The Director of OSTP, Jack Marburger, said that the Administration’s position on outsourcing was to make sure we have a “strong innovation infrastructure to create value-added jobs” and to “make basic investments in infrastructure for innovative technologies to get into the marketplace.” - Department of Homeland Security Undersecretary for Science and Technology Charles McQueary responded to questions about the percentage of short-term vs. long term research in DHS by noting that his first priority is to get existing technologies immediately deployed in homeland security applications. So the focus of the S&T directorate is almost exclusively short term for now.
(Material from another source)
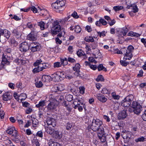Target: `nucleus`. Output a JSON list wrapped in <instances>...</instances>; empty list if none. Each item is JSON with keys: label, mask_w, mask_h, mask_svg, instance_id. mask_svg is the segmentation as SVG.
I'll use <instances>...</instances> for the list:
<instances>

However, he says DHS intends to shift a larger percentage of research towards longer-term efforts in future years.
McQueary’s written testimony suggests that research at the Department’s Homeland Security Advanced Research Projects Agency (HSARPA) will include “5 to 10 percent” basic research in FY05. - Finally, Ray Orbach, Director of DOE’s Office of Science noted that any additional funding Congress secures for DOE Office of Science in FY 2005 would be used first to increase university participation and support increased use of DOE facilities.
Overall, other than Colwell’s announcement, a pretty generic budget hearing. All five administration witnesses did their best to defend a very austere R&D budget, with Marburger going so far as to say (paraphrased) “what’s important isn’t the final funding number but the ‘symbolism’ of the increase on a percentage basis…”.
It’s going to be a challenging appropriations season.